PostgreSQL 16 및 pg_cron 설치 및 설정 가이드

이세현·2024년 8월 11일

PostgreSQL for DBA

목록 보기

2/19

PostgreSQL 16 및 pg_cron 설치 및 설정 가이드

이 블로그 포스트에서는 PostgreSQL 16을 설치하고 pg_cron 확장을 설정하는 방법에 대해 다룰 것입니다. 또한, 사용자를 생성하고 작업을 예약하는 방법도 설명합니다. 참고 자료: pg_cron_github

Chapter 1: AWS EC2 프리티어 설정

Red Hat 9 서버 할당

키 페어, 보안 그룹 설정

1. 키 페어 (Key Pair)

접근 제어: EC2 인스턴스에 SSH를 통해 안전하게 접속하기 위해 키 페어를 사용합니다. 키 페어는 공인 키와 개인 키로 구성되며, 개인 키는 안전하게 보호되어야 합니다.
보안 강화: 비밀번호 대신 키 페어를 사용함으로써 brute-force 공격에 대한 저항력을 높일 수 있습니다. 개인 키는 외부에 노출되지 않으므로 보안성이 향상됩니다.

2. 보안 그룹 (Security Group)

네트워크 접근 제어: 보안 그룹은 EC2 인스턴스에 대한 트래픽을 필터링하는 가상 방화벽 역할을 합니다. 인바운드 및 아웃바운드 규칙을 설정하여 어떤 IP 주소와 포트에서 트래픽을 허용할지를 정의합니다.
상태 기반 필터링: 보안 그룹은 상태 기반으로 작동하므로, 요청이 수신되면 응답에 대해 자동으로 허용됩니다. 이를 통해 보다 유연한 네트워크 관리가 가능합니다.
보안 정책 구현: 특정 서비스(예: 웹 서버, 데이터베이스 서버)와 관련된 포트만 열어두어 최소한의 접근만 허용함으로써 보안을 강화할 수 있습니다.

Chapter 2: EC2 접속 후 PG16 설치

EC2 접속

vi /etc/ssh_config 접속 후

#User ""
ForwardAgent no
Compression yes
PreferredAuthentications hostbased,publickey,password,keyboard-interactive
ForwardX11 yes
ForwardX11Trusted yes
NoHostAuthenticationForLocalhost yes
StrictHostKeyChecking no
CheckHostIP no
UseRoaming no
wq!

ssh -i <pem.key path> ec2-user@<퍼블릭 DNS>

Postgresql 설치

Postgresql 다운로드 링크 :클릭

sudo dnf install -y https://download.postgresql.org/pub/repos/yum/reporpms/EL-9-x86_64/pgdg-redhat-repo-latest.noarch.rpm
sudo dnf -qy module disable postgresql
sudo dnf install -y postgresql16-server

sudo /usr/pgsql-16/bin/postgresql-16-setup initdb
sudo systemctl enable postgresql-16
sudo systemctl start postgresql-16

sudo -i -u postgres
psql

Chapter 3: 개발 도구 설치

1. 필수 패키지 설치

sudo yum install git -y
sudo yum install make gcc -y
sudo yum install postgresql16-devel -y

2. 개발 도구 그룹 설치

sudo yum groupinstall "Development Tools" -y

3. Clang 설치
Clang을 컴파일러로 사용하려면 다음 명령어로 설치

sudo yum install clang -y

Chapter 4: pg_cron 설치

1. pg_cron 확장 설치

# pg_cron 설치
sudo yum install -y pg_cron_16
# 소스에서 pg_cron 빌드하기
git clone https://github.com/citusdata/pg_cron.git
cd pg_cron
export PATH=/usr/pgsql-16/bin:$PATH
make && sudo PATH=$PATH make install

2. pg_cron 설정

PostgreSQL이 시작할 때 pg_cron 백그라운드 워커를 시작하도록 설정
기본적으로 pg_cron 백그라운드 워커는 "postgres" 데이터베이스에서 메타데이터 테이블을 생성합니다. 이를 변경하려면 postgresql.conf에 다음을 추가합니다.

——

→ 과제 목표
pg_cron 설치 가이드에서 시작 대목 "2. pg_cron 설정"부터 끝 대목 "postgresql.conf에 다음을 추가합니다."까지 다시 옮기면서 "백그라운드 워커" 자리에 "백그라운드 프로세스" 표현을 바꿔 넣으세요. 이 목록은 pg_cron 설치 가이드와 관련이 없습니다.

(목록 일부)
——

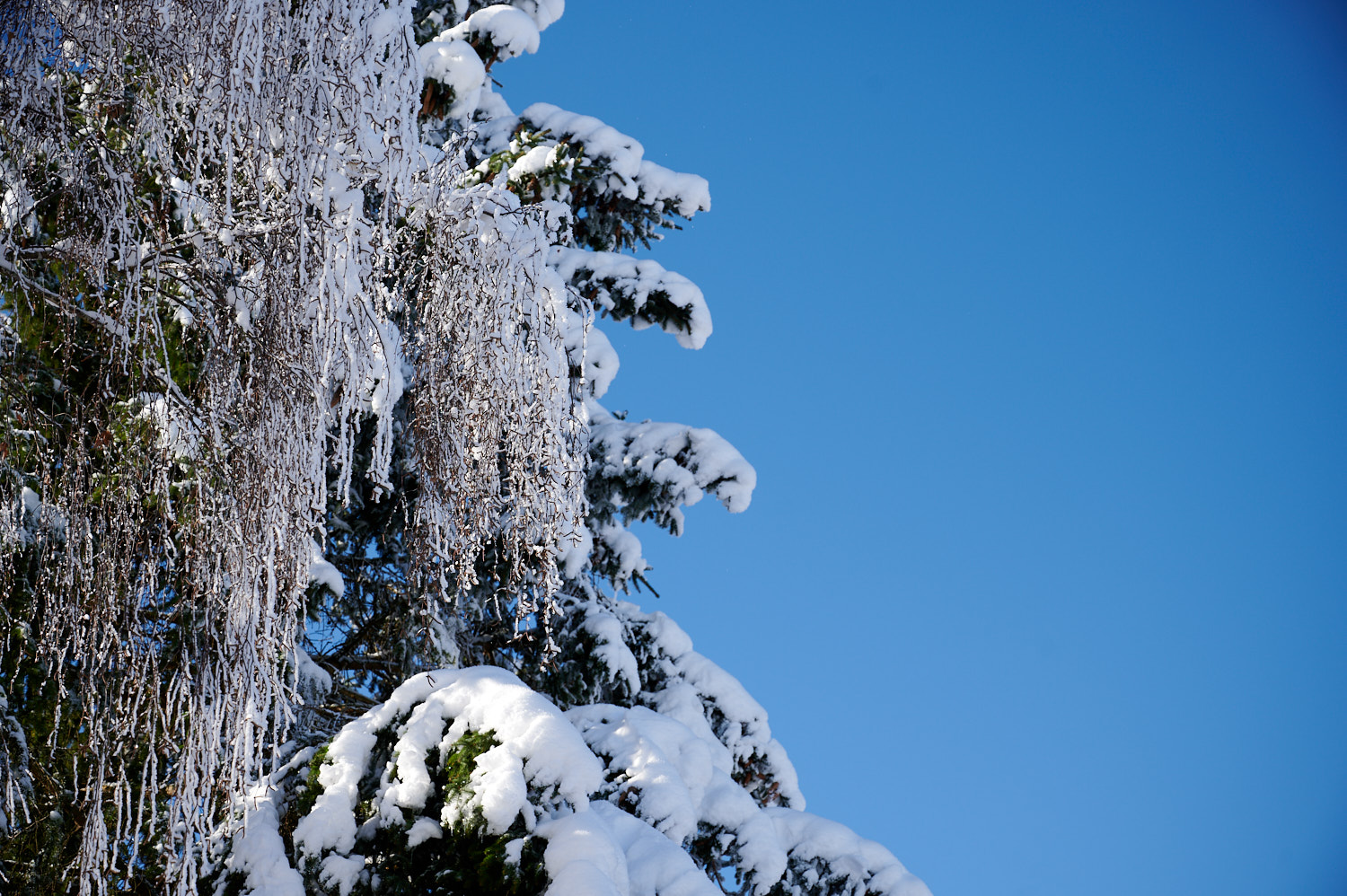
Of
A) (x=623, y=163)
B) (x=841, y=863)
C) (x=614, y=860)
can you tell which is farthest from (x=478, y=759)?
(x=623, y=163)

——

→ 풀이 결과
2. pg_cron 설정

PostgreSQL이 시작할 때 pg_cron 백그라운드 프로세스를 시작하도록 설정
기본적으로 pg_cron 백그라운드 프로세스는 "postgres" 데이터베이스에서 메타데이터 테이블을 생성합니다. 이를 변경하려면 postgresql.conf에 다음을 추가합니다.